Si alza il sipario sulla prima edizione del GIO Festival – Giordano International Opera Festival, la manifestazione dedicata a Umberto Giordano che dal 5 al 20 giugno porterà l’opera lirica nei principali centri della Capitanata, da Foggia a Manfredonia, passando per Biccari, Peschici, Roseto Valfortore, Torremaggiore e Vieste.
Promosso dalla Camera di Commercio di Foggia insieme a Comune e Provincia di Foggia, con il sostegno di Regione Puglia e Puglia Culture, il festival punta a valorizzare l’eredità artistica del grande compositore foggiano attraverso produzioni di alto profilo e iniziative di promozione culturale e turistica. La direzione artistica è affidata ai maestri Gianna Fratta e Dino De Palma.
Prima mondiale per “Marina”
L’apertura del festival, venerdì 5 giugno al Teatro Giordano, sarà affidata a un evento destinato a entrare nella storia musicale della città: la prima rappresentazione assoluta in forma scenica di “Marina”, melodramma in un atto composto da Giordano nel 1888 quando aveva appena ventun anni.
L’opera, presentata all’epoca al celebre Concorso Sonzogno vinto da “Cavalleria Rusticana” di Mascagni, consentì al giovane compositore di attirare l’attenzione dell’editore milanese e di avviare la propria carriera artistica. Nonostante il valore musicale, il lavoro è rimasto per oltre un secolo lontano dai palcoscenici, fino alla recente esecuzione in forma di concerto a Milano. Sarà Foggia, città natale dell’autore, a ospitare il primo vero allestimento scenico.
La regia è affidata a Giandomenico Vaccari, mentre sul podio salirà il giovane direttore Matteo Dal Maso, recentemente premiato con il prestigioso Donatella Flick LSO Conducting Competition. Nel cast figurano il soprano Valeria Sepe, il tenore Samuele Simoncini, il baritono Elia Fabbian e Cüneyt Ünsal.
Per consentire una partecipazione più ampia, l’opera sarà trasmessa anche all’esterno del teatro attraverso un maxischermo. Dalle 20.30 in piazza sarà inoltre presentato l’intero cartellone del festival.
“Il Re” conquista piazze e castelli
Il secondo appuntamento porterà invece l’opera tra la gente. Il 14 giugno a Foggia, in Piazza Nigri, e il 15 giugno nel Castello Svevo di Manfredonia andrà in scena “Il Re”, rara novella musicale di Giordano del 1929.

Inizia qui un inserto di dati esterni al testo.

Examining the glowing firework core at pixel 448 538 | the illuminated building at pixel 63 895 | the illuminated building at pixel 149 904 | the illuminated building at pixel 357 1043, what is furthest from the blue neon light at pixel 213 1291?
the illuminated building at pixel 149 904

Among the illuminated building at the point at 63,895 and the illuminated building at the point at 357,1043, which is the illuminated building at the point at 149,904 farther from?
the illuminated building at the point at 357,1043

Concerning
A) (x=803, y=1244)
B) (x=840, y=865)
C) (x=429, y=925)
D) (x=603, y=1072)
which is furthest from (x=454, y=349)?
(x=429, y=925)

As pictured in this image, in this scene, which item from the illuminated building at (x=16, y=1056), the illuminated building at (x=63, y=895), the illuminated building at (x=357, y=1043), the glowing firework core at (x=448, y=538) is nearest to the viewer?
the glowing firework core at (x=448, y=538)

Lo spettacolo sarà firmato dalla regista Manu Lalli, nota a livello nazionale per le sue produzioni di teatro di strada e per il progetto Opera Camion del Teatro dell’Opera di Roma. Un allestimento pensato per coinvolgere non soltanto gli appassionati, ma anche famiglie e bambini. Sul palco, tra gli altri, Marcello Rosiello, Veronica Granatiero e Matteo Mezzaro, accompagnati dall’Orchestra Suoni del Sud diretta da Benedetto Montebello.
La Scala arriva a Foggia con Andrea Chénier
Il gran finale è previsto il 20 giugno in Piazza Cavour, che si trasformerà in un grande teatro all’aperto per ospitare una versione speciale dell’Andrea Chénier del Teatro alla Scala di Milano, con la regia di Mario Martone.
Per l’occasione ben tredici bilici hanno trasportato da Milano scenografie e materiali dell’allestimento scaligero, riadattato per una rappresentazione en plein air che si annuncia tra gli eventi culturali più importanti mai ospitati in città.
Sul podio salirà la direttrice artistica Gianna Fratta, alla guida dell’Orchestra e del Coro del Teatro Petruzzelli di Bari. Il cast vedrà protagonisti il tenore spagnolo Jorge de León, il soprano Maria Agresta e il baritono Gabriele Viviani, affiancati da un ensemble di interpreti di livello internazionale.
Parte dei posti in piazza sarà a pagamento, mentre un’ampia quota sarà accessibile gratuitamente, nel segno di un’opera aperta e condivisa.
Un festival per rilanciare il territorio
L’obiettivo del GIO Festival è quello di trasformare l’eredità di Umberto Giordano in uno strumento di promozione culturale e turistica per l’intera Capitanata, rafforzando il legame tra identità locale e grandi produzioni artistiche internazionali. Un progetto che punta a inserire Foggia e il territorio tra i principali poli lirici del Mezzogiorno.